# A nonlinear pattern recognition of pandemic H1N1 using a state space based methods.

AbstractGenomic Signal Processing is a relatively new field in bioinformatics, in which signal processing algorithms and methods are used to study functional structures in the DNA. An appropriate mapping of the DNA sequence into one or more numerical sequences enables the use of many digital signal processing tools in the analysis of different genomic sequences. Also, a novel Influenza A (H1N1) virus of swine origin emerged in the spring of 2009 and spread very rapidly among people. The severity of the disease and the number of deaths caused by a pandemic virus varies greatly and can change over time.
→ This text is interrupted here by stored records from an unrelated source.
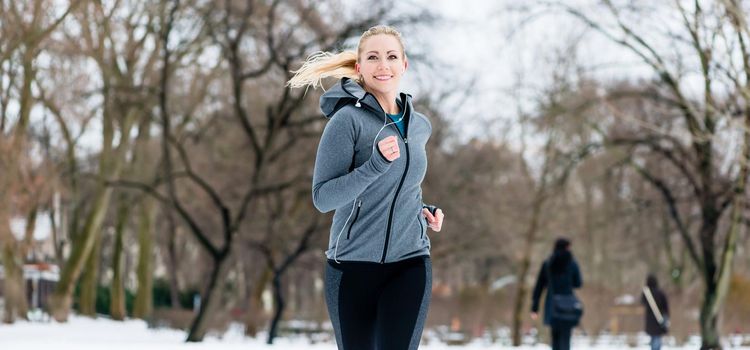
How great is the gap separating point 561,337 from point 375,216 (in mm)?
10012

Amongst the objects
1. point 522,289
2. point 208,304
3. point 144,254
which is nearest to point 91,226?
point 144,254

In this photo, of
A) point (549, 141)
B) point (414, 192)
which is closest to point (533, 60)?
point (549, 141)

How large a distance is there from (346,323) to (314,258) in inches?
1465

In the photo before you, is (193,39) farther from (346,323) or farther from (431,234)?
(346,323)

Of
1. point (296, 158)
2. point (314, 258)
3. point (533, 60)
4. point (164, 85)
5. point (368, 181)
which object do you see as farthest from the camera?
point (314, 258)

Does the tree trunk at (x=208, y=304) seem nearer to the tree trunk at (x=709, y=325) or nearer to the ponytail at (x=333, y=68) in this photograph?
the tree trunk at (x=709, y=325)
Throughout this work Pandemic H1N1 genomic sequences were characterized according to nonlinear dynamical features such as moment invariants and largest Lyapunov exponents and then compared to those features that extracted from classical H1N1 genomic sequences. The proposed methods were applied to a number of sequences encoded into a time series using a coding measure scheme employing Electron-Ion Interaction Pseudo-potential (EIIP). The aim of this work is to extract genomic features that can distinguish the new swine flu from the classical H1N1 existed before using sequences from segment 8 of the influenza genome that consists of 8 RNA segments which encodes two important proteins for immune system attack (NS1 and NS2). According to the obtained results it is evident that variability is present based on a significance test in both groups; pandemic and classical H1H1 sequences.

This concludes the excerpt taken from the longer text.